Instructions for the task
Wherever the string "none" occurs in a line of these records, report that line.

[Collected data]
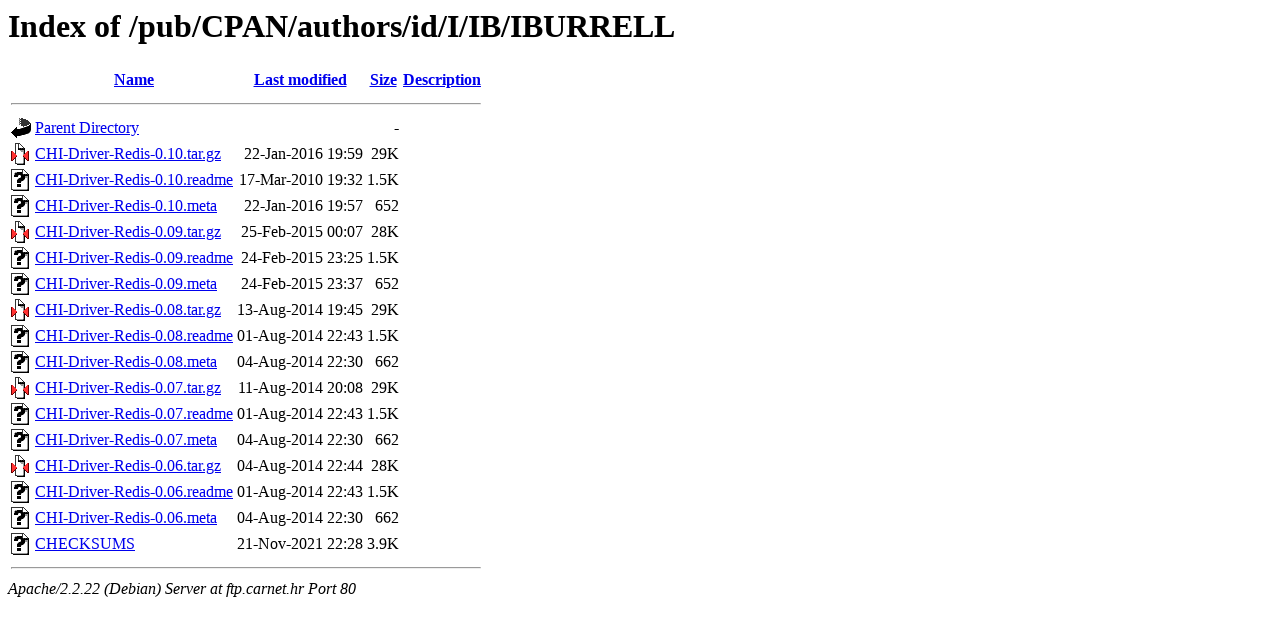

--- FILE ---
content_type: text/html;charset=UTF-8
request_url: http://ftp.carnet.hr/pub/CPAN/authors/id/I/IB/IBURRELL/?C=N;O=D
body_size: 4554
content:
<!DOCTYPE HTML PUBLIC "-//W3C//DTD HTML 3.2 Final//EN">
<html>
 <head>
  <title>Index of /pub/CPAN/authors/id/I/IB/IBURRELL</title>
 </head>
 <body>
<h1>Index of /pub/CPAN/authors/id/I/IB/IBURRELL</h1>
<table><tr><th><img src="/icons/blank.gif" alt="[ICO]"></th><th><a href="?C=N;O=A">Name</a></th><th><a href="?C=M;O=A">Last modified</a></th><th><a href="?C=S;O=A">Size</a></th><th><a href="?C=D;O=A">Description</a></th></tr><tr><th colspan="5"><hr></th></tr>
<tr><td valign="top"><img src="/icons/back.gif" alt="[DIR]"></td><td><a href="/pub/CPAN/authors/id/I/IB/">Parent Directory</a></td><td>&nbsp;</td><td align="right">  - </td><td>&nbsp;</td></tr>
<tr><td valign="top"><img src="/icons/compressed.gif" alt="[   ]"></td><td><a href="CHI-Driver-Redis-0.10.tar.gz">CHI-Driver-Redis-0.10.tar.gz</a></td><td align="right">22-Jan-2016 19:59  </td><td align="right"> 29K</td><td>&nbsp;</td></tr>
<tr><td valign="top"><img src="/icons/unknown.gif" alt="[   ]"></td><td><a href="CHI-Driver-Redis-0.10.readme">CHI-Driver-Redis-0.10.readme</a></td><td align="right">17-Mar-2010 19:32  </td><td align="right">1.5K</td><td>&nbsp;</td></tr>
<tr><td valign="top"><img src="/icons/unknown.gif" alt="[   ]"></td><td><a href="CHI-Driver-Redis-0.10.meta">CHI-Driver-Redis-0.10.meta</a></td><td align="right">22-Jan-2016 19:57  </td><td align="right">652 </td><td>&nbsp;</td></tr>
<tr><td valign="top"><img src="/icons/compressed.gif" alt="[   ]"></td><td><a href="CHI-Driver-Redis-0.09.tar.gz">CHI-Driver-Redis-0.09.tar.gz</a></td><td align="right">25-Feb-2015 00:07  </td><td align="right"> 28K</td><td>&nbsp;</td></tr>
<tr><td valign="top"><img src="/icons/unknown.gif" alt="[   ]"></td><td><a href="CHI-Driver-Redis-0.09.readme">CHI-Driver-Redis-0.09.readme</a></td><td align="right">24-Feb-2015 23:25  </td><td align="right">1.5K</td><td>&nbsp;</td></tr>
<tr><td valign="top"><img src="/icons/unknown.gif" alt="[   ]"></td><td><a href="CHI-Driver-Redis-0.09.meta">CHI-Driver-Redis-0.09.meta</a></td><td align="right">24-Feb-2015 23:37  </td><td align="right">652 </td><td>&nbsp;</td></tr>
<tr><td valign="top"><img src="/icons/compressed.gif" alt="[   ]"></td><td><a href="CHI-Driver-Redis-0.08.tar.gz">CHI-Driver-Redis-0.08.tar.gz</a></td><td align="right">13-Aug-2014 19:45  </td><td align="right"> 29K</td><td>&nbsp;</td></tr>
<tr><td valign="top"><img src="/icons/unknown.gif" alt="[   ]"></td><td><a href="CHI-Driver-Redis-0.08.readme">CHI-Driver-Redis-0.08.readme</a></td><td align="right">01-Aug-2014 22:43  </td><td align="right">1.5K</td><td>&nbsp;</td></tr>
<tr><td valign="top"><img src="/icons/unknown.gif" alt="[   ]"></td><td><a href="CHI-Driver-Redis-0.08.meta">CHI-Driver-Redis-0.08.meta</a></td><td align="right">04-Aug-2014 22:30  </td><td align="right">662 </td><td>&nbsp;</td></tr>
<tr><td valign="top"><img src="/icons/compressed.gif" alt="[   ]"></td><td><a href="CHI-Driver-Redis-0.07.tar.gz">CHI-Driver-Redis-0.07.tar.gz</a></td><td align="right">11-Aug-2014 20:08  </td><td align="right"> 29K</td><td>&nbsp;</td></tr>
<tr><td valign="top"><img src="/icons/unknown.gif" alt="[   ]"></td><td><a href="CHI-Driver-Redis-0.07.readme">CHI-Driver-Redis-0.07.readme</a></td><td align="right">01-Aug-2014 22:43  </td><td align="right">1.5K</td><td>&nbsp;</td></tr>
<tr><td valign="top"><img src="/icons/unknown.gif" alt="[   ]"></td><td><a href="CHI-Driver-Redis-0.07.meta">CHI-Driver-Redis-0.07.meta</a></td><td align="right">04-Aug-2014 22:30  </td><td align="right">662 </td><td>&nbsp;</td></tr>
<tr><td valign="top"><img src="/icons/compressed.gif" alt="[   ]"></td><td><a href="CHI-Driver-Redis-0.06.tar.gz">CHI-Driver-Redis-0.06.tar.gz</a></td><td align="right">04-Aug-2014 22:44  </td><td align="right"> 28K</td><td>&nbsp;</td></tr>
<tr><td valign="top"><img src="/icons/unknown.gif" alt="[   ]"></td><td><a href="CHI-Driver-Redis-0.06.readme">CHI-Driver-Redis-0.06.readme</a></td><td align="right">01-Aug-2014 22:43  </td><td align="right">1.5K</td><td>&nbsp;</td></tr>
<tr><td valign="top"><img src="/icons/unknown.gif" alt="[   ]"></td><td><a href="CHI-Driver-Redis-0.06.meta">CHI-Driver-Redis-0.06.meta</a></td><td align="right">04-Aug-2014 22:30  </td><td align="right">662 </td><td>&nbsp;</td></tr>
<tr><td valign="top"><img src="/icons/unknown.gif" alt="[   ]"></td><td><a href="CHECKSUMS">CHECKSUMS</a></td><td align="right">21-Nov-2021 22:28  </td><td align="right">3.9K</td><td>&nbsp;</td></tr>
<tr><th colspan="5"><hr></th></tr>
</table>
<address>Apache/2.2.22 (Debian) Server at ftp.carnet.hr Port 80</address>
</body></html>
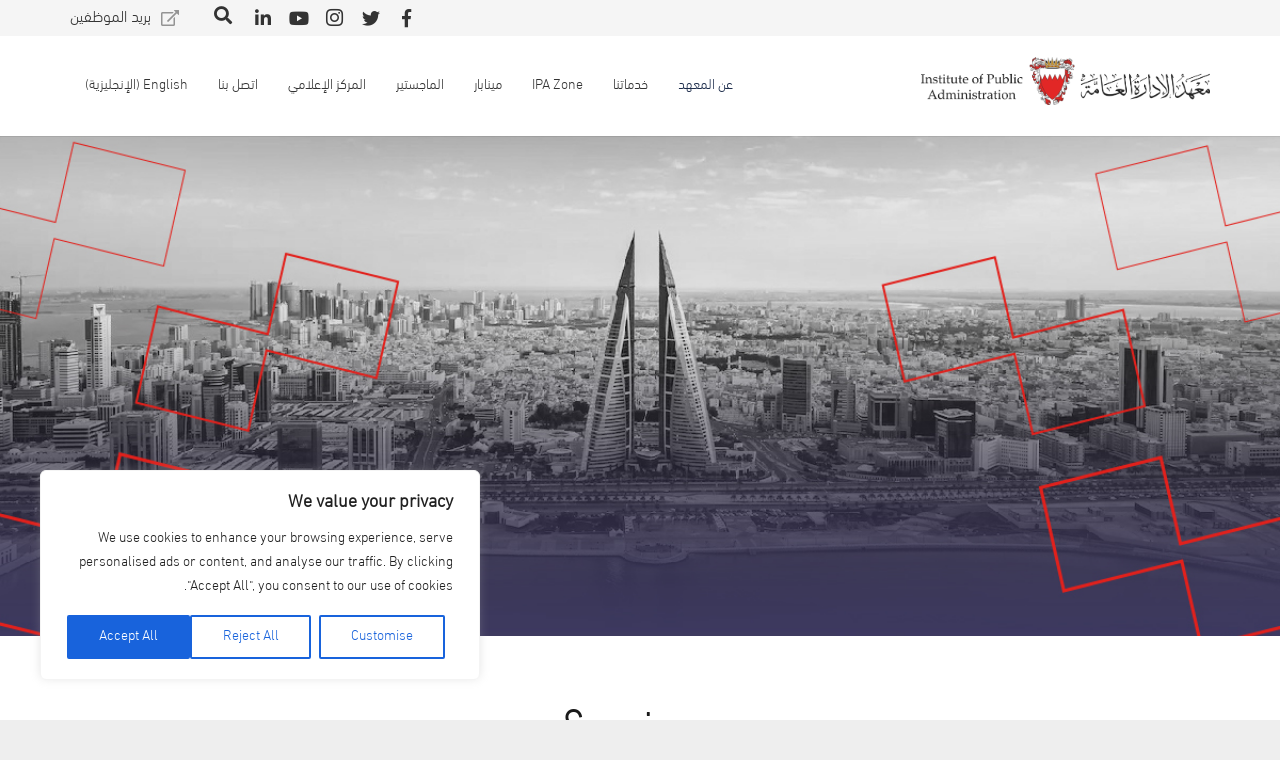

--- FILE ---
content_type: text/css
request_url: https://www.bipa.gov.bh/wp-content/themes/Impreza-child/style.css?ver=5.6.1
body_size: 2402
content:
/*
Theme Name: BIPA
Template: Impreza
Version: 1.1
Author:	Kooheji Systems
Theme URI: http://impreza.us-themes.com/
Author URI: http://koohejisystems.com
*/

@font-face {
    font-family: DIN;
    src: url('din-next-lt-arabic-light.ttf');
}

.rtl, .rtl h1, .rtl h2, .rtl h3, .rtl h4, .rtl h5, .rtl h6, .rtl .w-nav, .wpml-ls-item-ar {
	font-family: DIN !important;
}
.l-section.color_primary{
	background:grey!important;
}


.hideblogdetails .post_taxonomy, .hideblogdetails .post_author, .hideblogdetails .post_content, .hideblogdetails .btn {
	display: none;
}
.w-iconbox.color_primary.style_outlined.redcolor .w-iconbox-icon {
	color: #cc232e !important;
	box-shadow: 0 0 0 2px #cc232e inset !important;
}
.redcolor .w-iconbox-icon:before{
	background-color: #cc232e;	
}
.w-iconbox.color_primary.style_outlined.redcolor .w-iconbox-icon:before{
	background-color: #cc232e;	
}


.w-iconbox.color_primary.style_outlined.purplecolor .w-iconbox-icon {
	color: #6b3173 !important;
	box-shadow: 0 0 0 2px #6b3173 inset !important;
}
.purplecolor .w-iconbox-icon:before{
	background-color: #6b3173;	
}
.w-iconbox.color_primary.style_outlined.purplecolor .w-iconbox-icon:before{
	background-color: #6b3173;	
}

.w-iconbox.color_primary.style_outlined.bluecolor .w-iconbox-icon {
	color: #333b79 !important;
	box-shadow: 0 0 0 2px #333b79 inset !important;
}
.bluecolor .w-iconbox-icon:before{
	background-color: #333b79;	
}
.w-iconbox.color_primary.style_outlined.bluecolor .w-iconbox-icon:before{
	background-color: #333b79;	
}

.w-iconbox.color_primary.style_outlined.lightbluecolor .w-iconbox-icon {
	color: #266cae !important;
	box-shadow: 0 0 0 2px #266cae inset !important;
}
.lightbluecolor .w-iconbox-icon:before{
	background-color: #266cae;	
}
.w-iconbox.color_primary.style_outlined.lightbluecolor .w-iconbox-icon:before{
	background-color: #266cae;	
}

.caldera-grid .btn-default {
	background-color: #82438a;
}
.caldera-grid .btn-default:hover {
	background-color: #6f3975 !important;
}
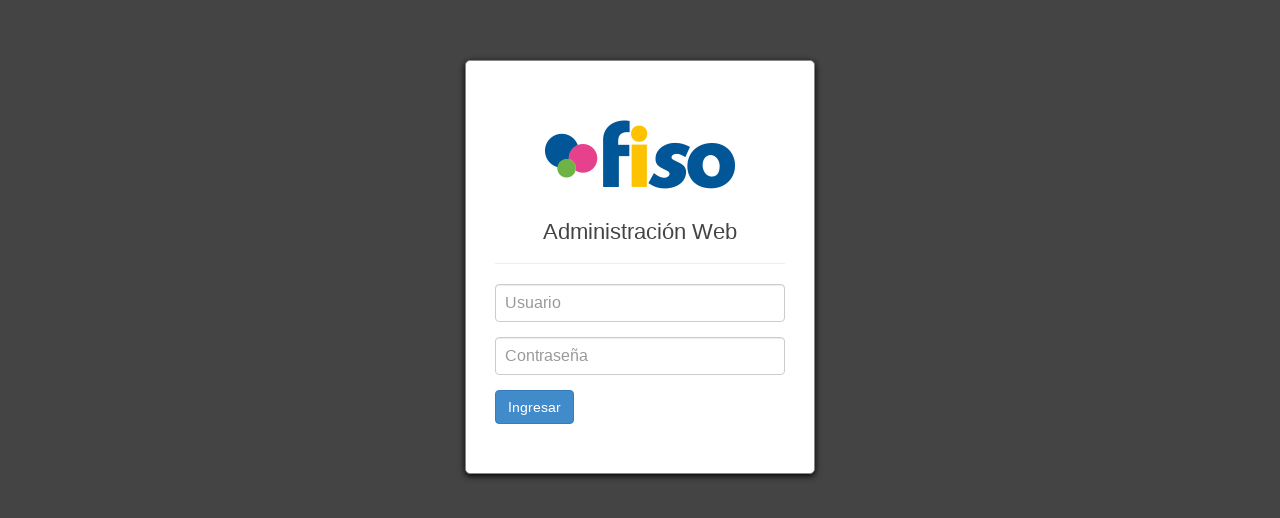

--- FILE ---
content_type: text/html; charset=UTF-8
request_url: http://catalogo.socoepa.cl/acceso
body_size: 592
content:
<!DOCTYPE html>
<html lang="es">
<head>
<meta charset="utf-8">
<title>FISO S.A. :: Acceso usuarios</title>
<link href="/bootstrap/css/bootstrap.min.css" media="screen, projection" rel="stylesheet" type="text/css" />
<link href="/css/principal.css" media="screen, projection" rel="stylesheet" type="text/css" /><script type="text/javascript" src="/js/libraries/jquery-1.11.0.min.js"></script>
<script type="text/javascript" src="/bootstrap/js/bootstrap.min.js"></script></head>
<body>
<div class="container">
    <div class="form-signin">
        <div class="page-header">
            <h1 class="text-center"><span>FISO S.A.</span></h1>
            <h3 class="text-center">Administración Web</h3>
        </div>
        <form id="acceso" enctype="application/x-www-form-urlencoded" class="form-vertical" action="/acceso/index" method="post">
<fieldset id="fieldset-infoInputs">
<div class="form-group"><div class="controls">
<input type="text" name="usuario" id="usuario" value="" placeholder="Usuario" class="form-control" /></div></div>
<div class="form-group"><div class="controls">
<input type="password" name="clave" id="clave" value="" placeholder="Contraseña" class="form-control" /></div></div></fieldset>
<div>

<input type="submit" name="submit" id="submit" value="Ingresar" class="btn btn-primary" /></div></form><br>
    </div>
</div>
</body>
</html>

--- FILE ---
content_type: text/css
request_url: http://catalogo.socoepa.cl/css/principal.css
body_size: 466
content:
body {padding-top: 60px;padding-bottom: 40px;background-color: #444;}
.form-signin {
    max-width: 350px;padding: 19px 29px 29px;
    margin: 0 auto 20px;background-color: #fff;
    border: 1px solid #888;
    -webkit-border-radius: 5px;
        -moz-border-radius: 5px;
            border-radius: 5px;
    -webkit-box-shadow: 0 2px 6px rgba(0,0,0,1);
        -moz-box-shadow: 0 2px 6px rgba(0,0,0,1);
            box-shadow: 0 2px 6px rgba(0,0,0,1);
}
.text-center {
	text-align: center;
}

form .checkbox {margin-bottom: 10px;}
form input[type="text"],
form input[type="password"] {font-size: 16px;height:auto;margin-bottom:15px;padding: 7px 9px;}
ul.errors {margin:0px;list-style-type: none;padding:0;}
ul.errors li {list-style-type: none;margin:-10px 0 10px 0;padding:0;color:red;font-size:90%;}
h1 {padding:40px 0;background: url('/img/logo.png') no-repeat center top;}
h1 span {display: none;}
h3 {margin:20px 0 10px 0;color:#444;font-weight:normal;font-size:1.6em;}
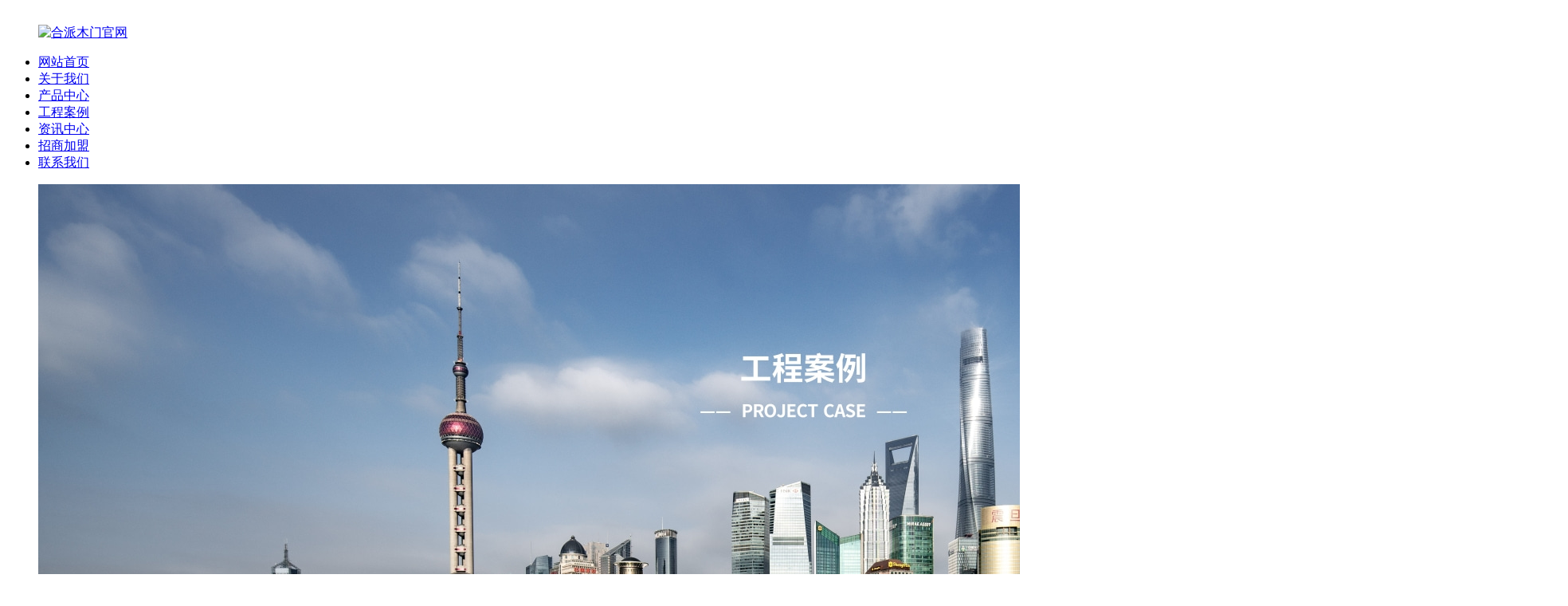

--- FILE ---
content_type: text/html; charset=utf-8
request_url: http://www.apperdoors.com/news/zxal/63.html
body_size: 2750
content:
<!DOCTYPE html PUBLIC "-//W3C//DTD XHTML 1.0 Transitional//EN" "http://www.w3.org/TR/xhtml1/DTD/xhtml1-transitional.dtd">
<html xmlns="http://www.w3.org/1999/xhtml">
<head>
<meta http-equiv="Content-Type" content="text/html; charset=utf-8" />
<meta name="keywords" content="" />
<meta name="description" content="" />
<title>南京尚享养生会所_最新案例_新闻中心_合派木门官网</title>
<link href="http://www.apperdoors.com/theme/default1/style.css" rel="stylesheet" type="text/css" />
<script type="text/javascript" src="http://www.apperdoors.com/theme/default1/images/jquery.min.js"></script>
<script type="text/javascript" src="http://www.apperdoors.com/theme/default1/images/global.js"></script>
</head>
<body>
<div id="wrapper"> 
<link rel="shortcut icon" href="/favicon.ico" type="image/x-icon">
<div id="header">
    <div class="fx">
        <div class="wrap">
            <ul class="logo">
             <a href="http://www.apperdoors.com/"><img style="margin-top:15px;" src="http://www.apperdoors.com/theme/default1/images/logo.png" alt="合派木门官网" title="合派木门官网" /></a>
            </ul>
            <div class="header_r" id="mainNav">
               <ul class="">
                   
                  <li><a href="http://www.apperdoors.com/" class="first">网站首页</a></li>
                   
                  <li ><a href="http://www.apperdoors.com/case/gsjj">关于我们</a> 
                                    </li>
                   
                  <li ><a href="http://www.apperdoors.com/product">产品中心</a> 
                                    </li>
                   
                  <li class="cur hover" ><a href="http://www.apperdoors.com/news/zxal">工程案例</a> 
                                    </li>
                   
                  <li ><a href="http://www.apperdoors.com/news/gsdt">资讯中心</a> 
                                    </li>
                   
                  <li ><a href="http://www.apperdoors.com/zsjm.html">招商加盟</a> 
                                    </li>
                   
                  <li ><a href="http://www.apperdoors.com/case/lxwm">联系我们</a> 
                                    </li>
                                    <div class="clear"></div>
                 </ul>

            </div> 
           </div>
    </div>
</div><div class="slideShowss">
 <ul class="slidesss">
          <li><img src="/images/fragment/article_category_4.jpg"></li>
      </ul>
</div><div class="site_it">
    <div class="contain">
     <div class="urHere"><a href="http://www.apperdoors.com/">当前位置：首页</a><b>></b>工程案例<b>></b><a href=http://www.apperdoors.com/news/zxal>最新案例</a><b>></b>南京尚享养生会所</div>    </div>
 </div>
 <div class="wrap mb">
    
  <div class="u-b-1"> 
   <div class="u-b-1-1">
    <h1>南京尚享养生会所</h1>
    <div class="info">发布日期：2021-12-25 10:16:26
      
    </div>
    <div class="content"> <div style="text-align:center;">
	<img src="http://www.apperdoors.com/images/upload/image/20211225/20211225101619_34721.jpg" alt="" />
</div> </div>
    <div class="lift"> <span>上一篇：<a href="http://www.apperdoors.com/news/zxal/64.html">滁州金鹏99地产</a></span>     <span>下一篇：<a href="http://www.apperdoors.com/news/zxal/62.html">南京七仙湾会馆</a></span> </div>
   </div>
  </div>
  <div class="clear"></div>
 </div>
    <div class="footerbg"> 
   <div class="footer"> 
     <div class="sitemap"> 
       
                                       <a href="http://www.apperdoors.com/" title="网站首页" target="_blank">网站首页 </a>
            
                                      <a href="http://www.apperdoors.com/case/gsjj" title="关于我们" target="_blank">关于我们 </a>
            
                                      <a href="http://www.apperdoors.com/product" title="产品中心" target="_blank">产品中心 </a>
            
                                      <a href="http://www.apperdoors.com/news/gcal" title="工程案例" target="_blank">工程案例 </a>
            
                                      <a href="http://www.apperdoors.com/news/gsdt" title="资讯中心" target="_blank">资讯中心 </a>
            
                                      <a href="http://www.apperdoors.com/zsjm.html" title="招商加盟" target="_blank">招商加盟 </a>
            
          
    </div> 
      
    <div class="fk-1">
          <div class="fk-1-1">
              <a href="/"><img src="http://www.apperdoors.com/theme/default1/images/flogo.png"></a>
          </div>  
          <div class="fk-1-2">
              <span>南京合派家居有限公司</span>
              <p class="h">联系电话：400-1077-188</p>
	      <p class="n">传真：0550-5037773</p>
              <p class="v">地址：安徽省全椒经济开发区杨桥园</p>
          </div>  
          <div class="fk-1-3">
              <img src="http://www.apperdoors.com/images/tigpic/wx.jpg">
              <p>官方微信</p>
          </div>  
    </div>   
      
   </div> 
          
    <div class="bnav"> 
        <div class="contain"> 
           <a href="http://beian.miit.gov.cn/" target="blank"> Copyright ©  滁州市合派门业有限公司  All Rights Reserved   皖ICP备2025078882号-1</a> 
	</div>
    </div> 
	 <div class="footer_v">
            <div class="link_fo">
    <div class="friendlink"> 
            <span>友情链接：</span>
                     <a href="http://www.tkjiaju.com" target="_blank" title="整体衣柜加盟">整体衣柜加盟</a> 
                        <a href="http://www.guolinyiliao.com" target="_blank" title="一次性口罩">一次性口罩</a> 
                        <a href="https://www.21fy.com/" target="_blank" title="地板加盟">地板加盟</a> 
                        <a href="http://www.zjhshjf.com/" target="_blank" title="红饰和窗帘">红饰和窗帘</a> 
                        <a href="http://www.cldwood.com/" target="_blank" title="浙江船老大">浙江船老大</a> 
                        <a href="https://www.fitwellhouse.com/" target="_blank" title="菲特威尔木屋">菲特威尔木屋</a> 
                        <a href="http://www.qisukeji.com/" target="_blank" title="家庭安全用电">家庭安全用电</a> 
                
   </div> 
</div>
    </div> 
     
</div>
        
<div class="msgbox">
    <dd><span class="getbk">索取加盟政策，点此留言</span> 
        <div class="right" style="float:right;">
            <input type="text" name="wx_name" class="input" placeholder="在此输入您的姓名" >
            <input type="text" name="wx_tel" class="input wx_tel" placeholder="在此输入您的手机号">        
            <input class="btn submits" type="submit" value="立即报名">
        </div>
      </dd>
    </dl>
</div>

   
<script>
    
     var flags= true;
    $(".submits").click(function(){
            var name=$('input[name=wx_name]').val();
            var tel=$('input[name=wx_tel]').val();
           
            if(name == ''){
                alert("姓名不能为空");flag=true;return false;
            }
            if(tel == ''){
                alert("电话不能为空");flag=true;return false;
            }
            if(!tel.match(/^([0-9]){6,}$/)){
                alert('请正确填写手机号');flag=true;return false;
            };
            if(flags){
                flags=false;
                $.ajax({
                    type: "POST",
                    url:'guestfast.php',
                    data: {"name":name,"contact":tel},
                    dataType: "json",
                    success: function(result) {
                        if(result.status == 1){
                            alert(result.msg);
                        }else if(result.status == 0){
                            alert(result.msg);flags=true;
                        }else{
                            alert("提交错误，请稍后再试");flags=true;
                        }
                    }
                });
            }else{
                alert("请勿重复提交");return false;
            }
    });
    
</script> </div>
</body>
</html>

Result below
	display: none;
ul.errors {margin:0px;list-style-type: none;padding:0;}
ul.errors li {list-style-type: none;margin:-10px 0 10px 0;padding:0;color:red;font-size:90%;}
h1 span {display: none;}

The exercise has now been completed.